BERLIN - German Chancellor Angela Merkel headed again to the country's flood disaster zone on Tuesday, her government besieged by questions over how Europe's richest economy was caught flat-footed by flooding that had been predicted days earlier.
The floods have killed more than 160 people in Germany since tearing through villages, sweeping away houses, roads and bridges last week, highlighting gaps in how warnings of severe weather are passed on to the population.
With the country about 10 weeks away from national elections, the floods have put the crisis management skills of Germany's leaders on the agenda, with opposition politicians suggesting the death toll revealed serious failings in Germany's flood preparedness.
Government officials on Monday rejected suggestions that they had done too little to prepare for the floods and said warning systems had worked.
As the search continues for survivors, Germany is starting to count the financial cost of its worst natural disaster in almost 60 years.
On her first visit to a flood-stricken town on Sunday, a shaken Merkel had described the flooding as "terrifying", promising swift financial aid.
Rebuilding destroyed infrastructure will require a "major financial effort" in the coming years, a draft document showed on Tuesday.
For immediate relief, the federal government plans to provide 200 million euros ($236 million) in emergency aid to repair buildings, damaged local infrastructure and to help people in crisis situations, the draft document, due to go to cabinet on Wednesday, showed.

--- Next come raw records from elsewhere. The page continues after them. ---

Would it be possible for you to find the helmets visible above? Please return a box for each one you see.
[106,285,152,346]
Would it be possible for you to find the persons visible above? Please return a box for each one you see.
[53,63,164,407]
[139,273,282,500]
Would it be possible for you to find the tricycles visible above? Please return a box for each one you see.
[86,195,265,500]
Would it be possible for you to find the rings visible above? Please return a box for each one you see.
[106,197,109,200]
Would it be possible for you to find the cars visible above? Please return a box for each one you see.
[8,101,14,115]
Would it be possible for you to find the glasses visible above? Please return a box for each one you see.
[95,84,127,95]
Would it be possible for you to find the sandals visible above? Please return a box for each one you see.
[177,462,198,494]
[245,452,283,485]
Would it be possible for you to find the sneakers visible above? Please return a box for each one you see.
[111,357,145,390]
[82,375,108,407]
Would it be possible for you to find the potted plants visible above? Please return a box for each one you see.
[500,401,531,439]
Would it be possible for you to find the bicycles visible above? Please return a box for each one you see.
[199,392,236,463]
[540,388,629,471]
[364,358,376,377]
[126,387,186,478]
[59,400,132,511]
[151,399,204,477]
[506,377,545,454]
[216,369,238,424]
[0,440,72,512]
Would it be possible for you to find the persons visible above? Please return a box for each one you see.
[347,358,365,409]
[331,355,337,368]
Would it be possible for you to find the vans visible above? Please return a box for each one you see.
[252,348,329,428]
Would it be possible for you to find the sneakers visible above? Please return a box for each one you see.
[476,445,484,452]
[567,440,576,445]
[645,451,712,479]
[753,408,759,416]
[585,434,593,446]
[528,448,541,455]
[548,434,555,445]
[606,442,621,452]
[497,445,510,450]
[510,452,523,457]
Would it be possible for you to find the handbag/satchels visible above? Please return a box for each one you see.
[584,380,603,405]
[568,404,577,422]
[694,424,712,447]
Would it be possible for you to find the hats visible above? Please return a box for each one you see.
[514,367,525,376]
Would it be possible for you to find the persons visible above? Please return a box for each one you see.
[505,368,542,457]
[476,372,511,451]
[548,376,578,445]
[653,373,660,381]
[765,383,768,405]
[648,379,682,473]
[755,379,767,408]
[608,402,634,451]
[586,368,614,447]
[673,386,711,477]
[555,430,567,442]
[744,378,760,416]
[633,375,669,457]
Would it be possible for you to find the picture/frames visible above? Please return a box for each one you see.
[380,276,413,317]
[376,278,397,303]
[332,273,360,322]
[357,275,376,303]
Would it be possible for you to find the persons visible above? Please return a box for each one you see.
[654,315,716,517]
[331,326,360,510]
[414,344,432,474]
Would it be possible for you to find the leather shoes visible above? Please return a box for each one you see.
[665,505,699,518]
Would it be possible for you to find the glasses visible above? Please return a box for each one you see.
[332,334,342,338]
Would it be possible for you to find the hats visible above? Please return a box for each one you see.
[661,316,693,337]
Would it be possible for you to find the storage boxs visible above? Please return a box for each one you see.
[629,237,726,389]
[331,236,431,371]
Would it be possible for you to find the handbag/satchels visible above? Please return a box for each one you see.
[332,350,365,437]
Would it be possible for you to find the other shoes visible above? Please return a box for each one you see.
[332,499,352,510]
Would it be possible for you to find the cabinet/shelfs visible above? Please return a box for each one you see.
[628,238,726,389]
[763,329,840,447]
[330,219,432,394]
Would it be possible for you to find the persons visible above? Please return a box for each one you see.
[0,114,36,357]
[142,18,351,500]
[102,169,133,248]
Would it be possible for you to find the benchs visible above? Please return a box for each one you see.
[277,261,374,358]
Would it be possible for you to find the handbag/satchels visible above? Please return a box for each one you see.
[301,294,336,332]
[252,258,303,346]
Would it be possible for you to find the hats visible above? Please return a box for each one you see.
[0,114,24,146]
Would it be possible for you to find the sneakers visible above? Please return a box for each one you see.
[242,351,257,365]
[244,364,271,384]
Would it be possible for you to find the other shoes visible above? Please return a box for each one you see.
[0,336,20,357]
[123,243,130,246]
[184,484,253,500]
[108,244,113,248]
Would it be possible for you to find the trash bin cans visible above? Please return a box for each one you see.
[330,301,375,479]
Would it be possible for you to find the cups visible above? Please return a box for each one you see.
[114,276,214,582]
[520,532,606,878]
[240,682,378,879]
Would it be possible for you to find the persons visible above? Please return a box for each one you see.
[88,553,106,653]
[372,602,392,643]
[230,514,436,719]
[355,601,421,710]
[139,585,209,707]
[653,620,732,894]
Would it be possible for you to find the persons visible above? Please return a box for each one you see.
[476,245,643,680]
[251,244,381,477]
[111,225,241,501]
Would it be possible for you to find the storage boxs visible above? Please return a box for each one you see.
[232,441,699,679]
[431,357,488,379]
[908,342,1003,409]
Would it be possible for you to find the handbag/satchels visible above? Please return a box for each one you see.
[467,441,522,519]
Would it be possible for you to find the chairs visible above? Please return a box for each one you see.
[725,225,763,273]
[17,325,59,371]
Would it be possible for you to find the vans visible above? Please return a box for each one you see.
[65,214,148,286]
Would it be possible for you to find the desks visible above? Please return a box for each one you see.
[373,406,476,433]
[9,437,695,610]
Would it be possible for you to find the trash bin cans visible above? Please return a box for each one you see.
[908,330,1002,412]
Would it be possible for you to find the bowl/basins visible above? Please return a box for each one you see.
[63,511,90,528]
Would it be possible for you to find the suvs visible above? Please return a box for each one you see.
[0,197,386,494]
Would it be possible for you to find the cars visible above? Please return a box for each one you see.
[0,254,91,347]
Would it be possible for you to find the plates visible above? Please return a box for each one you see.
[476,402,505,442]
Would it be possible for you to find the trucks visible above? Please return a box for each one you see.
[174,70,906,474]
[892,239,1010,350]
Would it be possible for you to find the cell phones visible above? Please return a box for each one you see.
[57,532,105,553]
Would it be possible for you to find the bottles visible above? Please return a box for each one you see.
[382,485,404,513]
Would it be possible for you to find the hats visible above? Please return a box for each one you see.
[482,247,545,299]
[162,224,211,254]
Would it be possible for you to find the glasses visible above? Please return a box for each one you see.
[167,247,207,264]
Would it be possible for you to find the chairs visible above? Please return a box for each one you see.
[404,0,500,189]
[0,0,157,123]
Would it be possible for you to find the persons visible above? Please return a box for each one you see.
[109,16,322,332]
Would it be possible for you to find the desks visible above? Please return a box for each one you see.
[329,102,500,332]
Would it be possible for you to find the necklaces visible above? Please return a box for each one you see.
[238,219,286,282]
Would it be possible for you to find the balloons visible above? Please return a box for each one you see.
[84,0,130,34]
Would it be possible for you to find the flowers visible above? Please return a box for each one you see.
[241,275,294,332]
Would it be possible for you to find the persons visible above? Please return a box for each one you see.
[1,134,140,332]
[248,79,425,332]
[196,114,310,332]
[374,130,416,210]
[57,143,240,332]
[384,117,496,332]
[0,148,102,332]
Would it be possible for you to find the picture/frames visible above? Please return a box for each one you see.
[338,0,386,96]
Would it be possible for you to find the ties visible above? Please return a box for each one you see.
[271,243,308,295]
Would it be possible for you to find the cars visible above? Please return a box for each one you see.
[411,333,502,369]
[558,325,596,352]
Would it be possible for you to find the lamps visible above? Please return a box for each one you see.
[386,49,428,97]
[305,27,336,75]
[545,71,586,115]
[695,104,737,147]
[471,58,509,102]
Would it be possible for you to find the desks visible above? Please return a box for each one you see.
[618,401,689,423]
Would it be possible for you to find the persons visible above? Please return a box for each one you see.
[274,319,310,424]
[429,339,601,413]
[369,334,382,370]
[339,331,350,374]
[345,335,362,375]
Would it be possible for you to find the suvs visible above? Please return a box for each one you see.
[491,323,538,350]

That will come on top of 200 million euros that would come from the 16 federal states. The government also hopes for financial support from the European Union's solidarity fund.
During a visit on Saturday to parts of Belgium also hit by the floods, European Commission chief Ursula von der Leyen told the communities Europe was with them. "We are with you in mourning and we will be with you in rebuilding," she said.
Southern Germany has also been hit by floods and the state of Bavaria is initially making 50 million euros available in emergency aid for victims, Bavaria's premier said on Tuesday.
German Environment Minister Svenja Schulze called for greater financial resources to prevent extreme weather events caused by climate change.
"The current events in so many places in Germany show with what force the consequences of climate change can hit us all," she told the Augsburger Allgemeine newspaper.
Currently, the government is limited in what it can do to support flood and drought prevention by the constitution, she said, adding she would favour anchoring adaptations for climate change in the Basic Law.
Experts say the floods that hit northwestern Europe last week should act as a warning that long-term climate change prevention is needed.